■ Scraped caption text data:

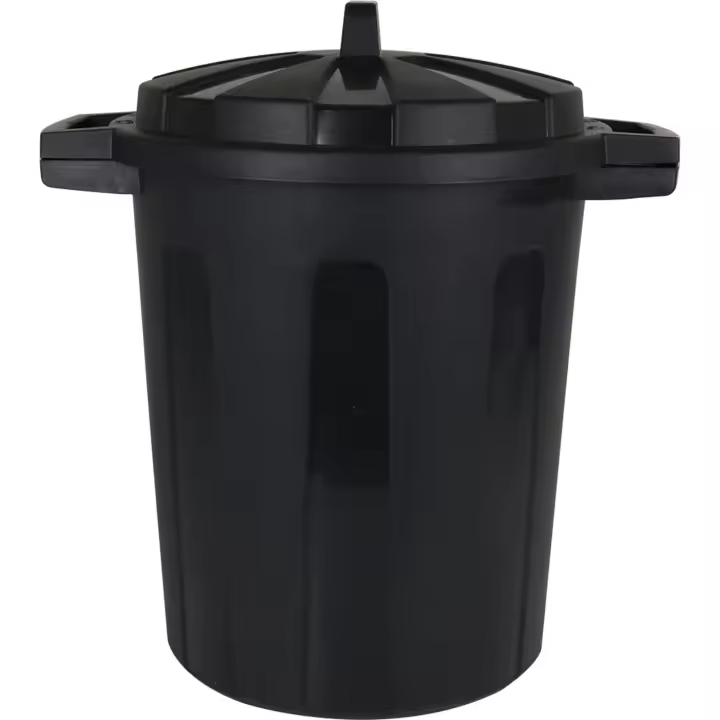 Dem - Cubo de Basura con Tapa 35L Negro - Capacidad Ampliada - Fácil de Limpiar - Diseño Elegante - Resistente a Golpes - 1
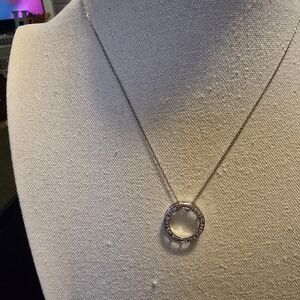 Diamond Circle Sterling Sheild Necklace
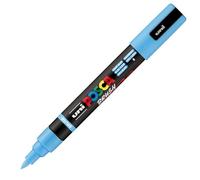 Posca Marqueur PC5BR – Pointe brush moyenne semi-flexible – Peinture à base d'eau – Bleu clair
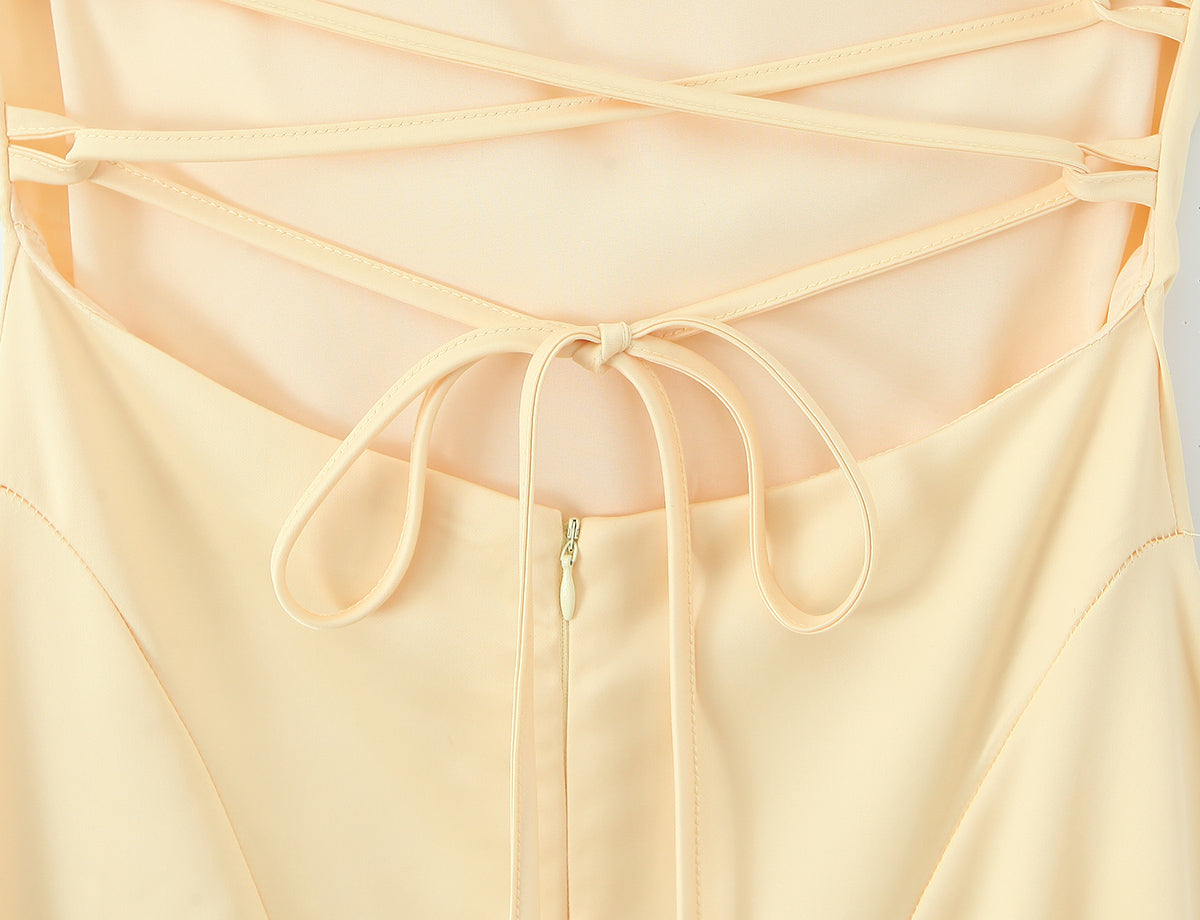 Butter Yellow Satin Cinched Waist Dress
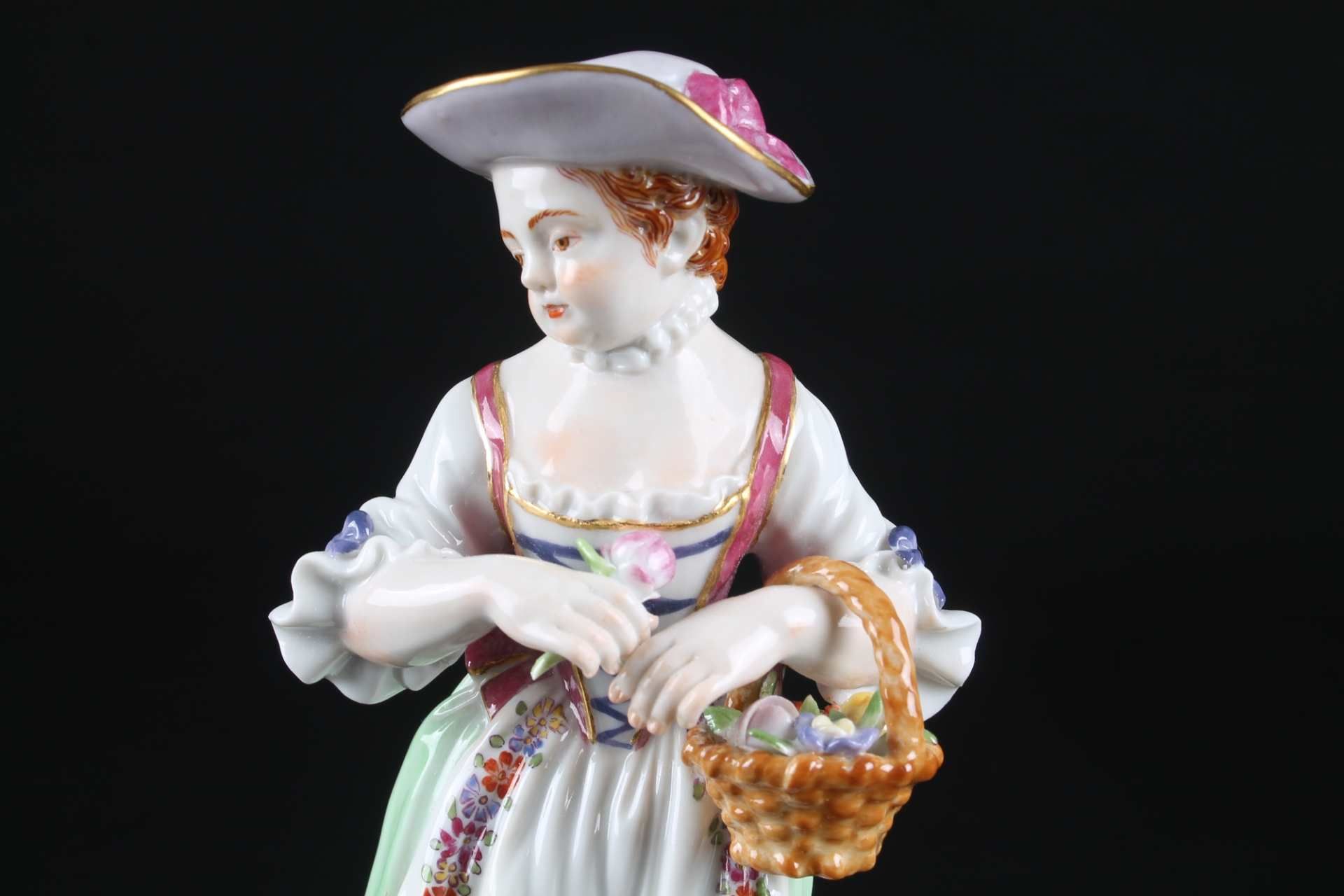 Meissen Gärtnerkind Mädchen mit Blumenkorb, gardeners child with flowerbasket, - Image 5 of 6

■ Work to be completed:
Write out every line of text in the data above word for word, leaving the pictures out.

■ Response to this task:
 Dem - Cubo de Basura con Tapa 35L Negro - Capacidad Ampliada - Fácil de Limpiar - Diseño Elegante - Resistente a Golpes - 1
 Diamond Circle Sterling Sheild Necklace
 Posca Marqueur PC5BR – Pointe brush moyenne semi-flexible – Peinture à base d'eau – Bleu clair
 Butter Yellow Satin Cinched Waist Dress
 Meissen Gärtnerkind Mädchen mit Blumenkorb, gardeners child with flowerbasket, - Image 5 of 6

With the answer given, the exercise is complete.